We already are running out of water, cannot see the mountains for half the year due to air pollution, and rarely are the canyons not parking lots. Ever try to go anywhere north/south in between American Fork and Bountiful between 3:00-7:00? I-15 is a freaking nightmare. Should we talk about the toxic bomb we’re sitting on with the GSL trying up and exposing a toxic lake bed?

I remember a few years back sitting in during a Saratoga Springs meeting. Their city planner was bragging about a new marina the city had built on Utah Lake… at that same time, the lake had been closed due to a deadly algae bloom. What good does it serve to build marinas on a lake that’s toxic to humans for most of the summer?

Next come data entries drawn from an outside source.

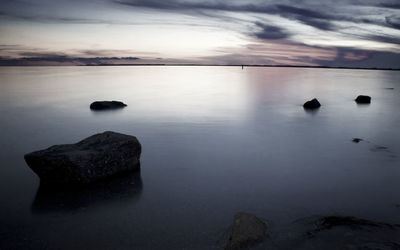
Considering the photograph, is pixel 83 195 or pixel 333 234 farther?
pixel 83 195

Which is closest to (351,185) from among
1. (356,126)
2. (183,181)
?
(183,181)

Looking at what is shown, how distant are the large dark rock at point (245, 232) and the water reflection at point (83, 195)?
8.16ft

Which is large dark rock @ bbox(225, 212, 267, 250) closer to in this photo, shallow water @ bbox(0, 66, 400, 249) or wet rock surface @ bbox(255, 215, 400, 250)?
wet rock surface @ bbox(255, 215, 400, 250)

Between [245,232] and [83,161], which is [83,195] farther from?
[245,232]

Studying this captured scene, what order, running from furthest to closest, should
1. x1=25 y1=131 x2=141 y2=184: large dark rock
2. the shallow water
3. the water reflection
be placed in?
x1=25 y1=131 x2=141 y2=184: large dark rock, the water reflection, the shallow water

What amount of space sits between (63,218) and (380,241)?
5423 mm

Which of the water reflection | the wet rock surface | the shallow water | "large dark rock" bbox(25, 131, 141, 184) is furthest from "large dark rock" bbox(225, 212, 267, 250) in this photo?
"large dark rock" bbox(25, 131, 141, 184)

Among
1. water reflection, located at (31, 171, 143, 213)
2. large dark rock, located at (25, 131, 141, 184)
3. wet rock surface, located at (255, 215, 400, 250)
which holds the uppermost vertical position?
large dark rock, located at (25, 131, 141, 184)

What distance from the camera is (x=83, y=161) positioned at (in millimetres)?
6391

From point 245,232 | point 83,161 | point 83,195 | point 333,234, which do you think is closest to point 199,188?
point 245,232

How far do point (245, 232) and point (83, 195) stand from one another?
362cm

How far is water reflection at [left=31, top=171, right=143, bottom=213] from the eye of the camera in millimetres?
5742

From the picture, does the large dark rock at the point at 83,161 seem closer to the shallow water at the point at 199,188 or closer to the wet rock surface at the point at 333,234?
the shallow water at the point at 199,188

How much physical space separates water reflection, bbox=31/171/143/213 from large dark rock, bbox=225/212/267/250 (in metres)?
2.49
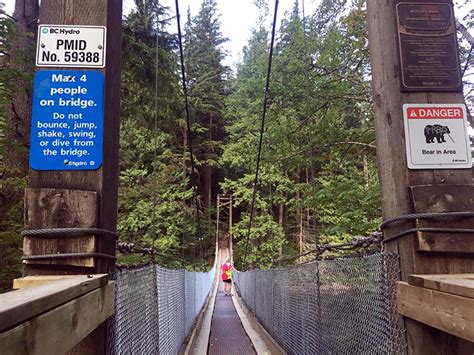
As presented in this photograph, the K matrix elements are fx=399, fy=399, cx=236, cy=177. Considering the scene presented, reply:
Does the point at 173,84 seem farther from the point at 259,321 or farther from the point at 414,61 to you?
the point at 414,61

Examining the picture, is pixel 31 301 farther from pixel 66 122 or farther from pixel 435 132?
pixel 435 132

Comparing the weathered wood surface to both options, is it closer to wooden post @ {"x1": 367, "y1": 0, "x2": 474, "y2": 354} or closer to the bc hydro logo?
wooden post @ {"x1": 367, "y1": 0, "x2": 474, "y2": 354}

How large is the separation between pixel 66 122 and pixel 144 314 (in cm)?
104

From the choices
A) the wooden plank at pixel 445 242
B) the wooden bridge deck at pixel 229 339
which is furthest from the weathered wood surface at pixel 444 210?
the wooden bridge deck at pixel 229 339

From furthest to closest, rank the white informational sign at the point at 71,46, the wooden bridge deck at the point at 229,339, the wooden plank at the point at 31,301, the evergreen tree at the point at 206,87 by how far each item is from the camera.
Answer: the evergreen tree at the point at 206,87 → the wooden bridge deck at the point at 229,339 → the white informational sign at the point at 71,46 → the wooden plank at the point at 31,301

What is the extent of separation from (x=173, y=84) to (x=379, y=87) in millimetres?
4279

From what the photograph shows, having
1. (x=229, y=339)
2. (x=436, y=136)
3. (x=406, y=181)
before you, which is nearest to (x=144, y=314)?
(x=406, y=181)

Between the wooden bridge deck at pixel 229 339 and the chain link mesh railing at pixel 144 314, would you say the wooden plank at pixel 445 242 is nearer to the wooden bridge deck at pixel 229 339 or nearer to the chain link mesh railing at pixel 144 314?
the chain link mesh railing at pixel 144 314

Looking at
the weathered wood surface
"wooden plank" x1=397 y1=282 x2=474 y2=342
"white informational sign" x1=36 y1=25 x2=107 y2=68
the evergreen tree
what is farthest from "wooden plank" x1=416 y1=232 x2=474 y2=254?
the evergreen tree

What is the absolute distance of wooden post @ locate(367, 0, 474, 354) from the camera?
1.06 metres

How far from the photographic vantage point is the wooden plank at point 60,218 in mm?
1000

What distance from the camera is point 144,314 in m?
1.79

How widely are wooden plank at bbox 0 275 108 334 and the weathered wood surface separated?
86cm

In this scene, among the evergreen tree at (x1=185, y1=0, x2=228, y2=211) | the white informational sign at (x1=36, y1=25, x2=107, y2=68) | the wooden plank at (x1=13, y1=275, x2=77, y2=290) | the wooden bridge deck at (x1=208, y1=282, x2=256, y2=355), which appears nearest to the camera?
the wooden plank at (x1=13, y1=275, x2=77, y2=290)
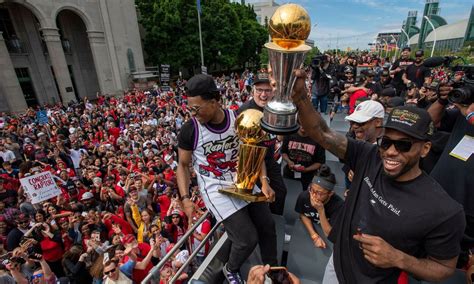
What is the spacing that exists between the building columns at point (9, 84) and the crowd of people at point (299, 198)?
15314mm

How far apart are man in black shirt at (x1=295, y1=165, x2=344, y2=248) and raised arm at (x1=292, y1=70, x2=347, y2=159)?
1102mm

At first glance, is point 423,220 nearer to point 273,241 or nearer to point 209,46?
point 273,241

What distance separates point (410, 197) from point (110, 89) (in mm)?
28177

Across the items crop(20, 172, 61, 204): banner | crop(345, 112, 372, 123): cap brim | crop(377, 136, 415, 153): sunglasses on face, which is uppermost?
crop(377, 136, 415, 153): sunglasses on face

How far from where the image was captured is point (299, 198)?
10.8 ft

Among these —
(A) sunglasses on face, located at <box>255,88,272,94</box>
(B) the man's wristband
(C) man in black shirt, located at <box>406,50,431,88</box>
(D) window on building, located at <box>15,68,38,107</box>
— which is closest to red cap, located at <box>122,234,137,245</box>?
(A) sunglasses on face, located at <box>255,88,272,94</box>

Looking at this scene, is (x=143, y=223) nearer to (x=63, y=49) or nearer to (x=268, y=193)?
(x=268, y=193)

And with Utah’s population set to double in the next 50 or so years? Yikes. So I know someone is coming out ahead with all of this development and growth. Not sure it’s your avg Joe though. Personally, I really miss the Utah of the mid 90s when there were spaces in between the cities, the GSL actually existed so we still got lake effect snow, and the canyons were just usable.
So much this.
 
As a percentage, there are fewer people starving now, living in poverty now, than ever in human history and the curve is continuing in the direction of global prosperity thanks to the global adoption of capitalism in the late 20th century. No other system is better at resource allocation or production, including food production, than capitalism.
Incoming monkey wrench…

 
Incoming monkey wrench…

Oh noes! A book pushing Marxist ideas is going to be translated, published, and sold on Amazon? I was worried someone would crack the code. I suppose our only hope now is to pray no one thinks of putting the image of a communist revolutionary like Che Guevara on a t-shirt, and starts selling that.

Marxism only works in books. Every time it is put into practice, a bunch of people die, and the core tenants are abandoned to install capitalism. There is a reason there are stock markets in China and Russia now after a past of trying to implement Marxism. Many people only see what they want to see or don't bother learning why Marxism hasn't swept the world, and so there will always be a market for another book.
 
Oh noes! A book pushing Marxist ideas is going to be translated, published, and sold on Amazon? I was worried someone would crack the code. I suppose our only hope now is to pray no one thinks of putting the image of a communist revolutionary like Che Guevara on a t-shirt, and starts selling that.

Marxism only works in books. Every time it is put into practice, a bunch of people die, and the core tenants are abandoned to install capitalism. There is a reason there are stock markets in China and Russia now after a past of trying to implement Marxism. Many people only see what they want to see or don't bother learning why Marxism hasn't swept the world, and so there will always be a market for another book.
I knew that would get a rise outta ya.